El delegado del Gobierno, uno de los pocos responsables políticos de nuestra ciudad que no se encuentra de vacaciones, congregó ayer a la prensa local en la sede gubernamental para aclarar ciertos aspectos del Plan de Transición a la Nueva Estructura de la Fuerza de los Ejércitos y la Armada, una reorganización que el Ministerio de Defensa quiere llevar a cabo para adecuar el Ejército a los tiempos que corren.
Mucho se ha hablado en estas tierras desde que hace varios meses el Gobierno de Zapatero diera a conocer sus intenciones respecto a las Fuerzas Armadas con este Plan de Transición. El Gobierno local, por su lado, interpretó este proyecto como un intento de Moncloa de reducir los efectivos militares de la guarnición de Melilla, levantando la voz de alarma respecto a las consecuencias que esto podría tener no sólo para la seguridad de la ciudad, sino también para la economía local ante la disminución de habitantes que sufriría de forma paralela la población.
Los comerciantes y empresarios, que todavía recuerdan con recelo los perversos efectos que tuvo para sus cajas registradoras la supresión del servicio militar allá por el año 99, también se echaron a temblar ante las advertencias de la Ciudad Autónoma de que ahora, con este Plan de Transición, pudiera ocurrir lo mismo.
El delegado del Gobierno, José Fernández Chacón, salió ayer al paso de todas estas teorías ofrecidas por “fuentes sin objetividad” e instó a los melillenses a que crean la versión del Ministerio de Defensa, que asegura que la guarnición melillense no sufrirá merma alguna de efectivos militares. Según la cartera ministerial dirigida por José Antonio Alonso, el Plan de Transición sólo implica la desaparición de varias banderas y una “redistribución” de soldados, ya que el personal de las unidades disueltas completarán la cobertura de las unidades que se salvarán de esta particular ‘quema’.
“El nivel de efectivos del Ejército de Tierra, el Ejército del Aire y los cuerpos comunes no sufrirán variaciones significativas”, insistió Fernández Chacón, quien reiteró que ninguno de los más de 3.200 melillenses destacados en nuestra ciudad será trasladado a otros puntos del territorio nacional con motivo del Plan de Transición.
Las palabras del delegado del Gobierno contrastan sobremanera con las declaraciones que en su visita a Melilla hace justo dos semanas realizó el jefe del Estado Mayor de la Defensa, Félix Sanz Roldán, quien justificó el Plan de Transición porque “nos enfrentamos a nuevas misiones, a nuevas formas de acción, con nuevo equipos, lo que hace que con menos gente se cubra la necesidad de seguridad que tienen los españoles”.
Y ante tantas versiones distintas, algunas de ellas procedentes del mismo Ministerio de Defensa, los melillenses nos preguntamos a quién tenemos que creer.
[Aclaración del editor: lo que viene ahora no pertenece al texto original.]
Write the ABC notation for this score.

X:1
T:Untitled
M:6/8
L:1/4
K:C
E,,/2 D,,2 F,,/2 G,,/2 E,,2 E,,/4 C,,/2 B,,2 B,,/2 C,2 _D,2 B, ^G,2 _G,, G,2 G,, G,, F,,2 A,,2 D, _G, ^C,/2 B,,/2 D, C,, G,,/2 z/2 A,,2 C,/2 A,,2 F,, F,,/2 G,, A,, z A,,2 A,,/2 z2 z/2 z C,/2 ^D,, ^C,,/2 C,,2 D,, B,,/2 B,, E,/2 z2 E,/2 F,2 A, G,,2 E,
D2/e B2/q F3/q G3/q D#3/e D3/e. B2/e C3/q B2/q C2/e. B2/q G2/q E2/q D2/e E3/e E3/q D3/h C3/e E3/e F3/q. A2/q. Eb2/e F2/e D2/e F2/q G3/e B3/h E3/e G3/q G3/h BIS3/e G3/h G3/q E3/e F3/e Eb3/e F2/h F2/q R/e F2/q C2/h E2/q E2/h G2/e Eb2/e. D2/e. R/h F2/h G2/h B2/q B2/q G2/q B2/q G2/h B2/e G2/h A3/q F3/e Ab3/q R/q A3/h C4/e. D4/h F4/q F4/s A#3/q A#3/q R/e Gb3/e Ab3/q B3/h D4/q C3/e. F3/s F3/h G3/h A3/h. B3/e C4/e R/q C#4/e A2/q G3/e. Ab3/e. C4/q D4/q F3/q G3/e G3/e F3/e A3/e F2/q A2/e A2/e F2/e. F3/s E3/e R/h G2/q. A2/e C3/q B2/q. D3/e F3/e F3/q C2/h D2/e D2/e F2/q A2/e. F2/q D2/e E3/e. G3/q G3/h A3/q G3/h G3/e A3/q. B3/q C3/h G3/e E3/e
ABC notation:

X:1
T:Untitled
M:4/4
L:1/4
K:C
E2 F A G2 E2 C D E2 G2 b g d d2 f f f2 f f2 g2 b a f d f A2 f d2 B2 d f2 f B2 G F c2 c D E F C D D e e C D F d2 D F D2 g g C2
Imaginamos que la misma cuestión, pero con una mayor inquietud, se harán los militares profesionales que integran las banderas que pasarán a mejor vida con este Plan de Transición diseñado por el Gobierno socialista.
Para aclarar todas las dudas existentes y ofrecer una información veraz sobre todo este asunto, MELILLA HOY se puso en contacto hace 15 días con los gabinetes de prensa del Ministerio de Defensa y el Ejército de Tierra para plantear varias preguntas sobre la repercusión real que tendrá en la guarnición melillense el Plan de Transición. Sin embargo, a pesar de que el cuestionario está respondido desde hace al menos una semana, todavía no nos ha sido remitido porque Defensa “tiene que estudiar” si concede o no la autorización para que los melillenses conozcamos la verdad de todo este asunto, justificaron desde el gabinete.
La política oscurantista de información que mantienen de forma tradicional los militares no ayuda a solventar estas dudas y contribuye incluso a enredar más el embrollo pese a la buena voluntad que ayer puso el delegado del Gobierno. Quizá en vez de modernizar el Ejército recortando plantilla y reorganizando al personal, el Ministerio de Defensa debería empezar por ser más claro y transparente a la hora de facilitar la información que se le requiere en torno a un Plan de Transición que, con el tiempo, veremos si no se convierte en una segunda parte de la película de terror que supuso para nuestra ciudad el fin de la mili.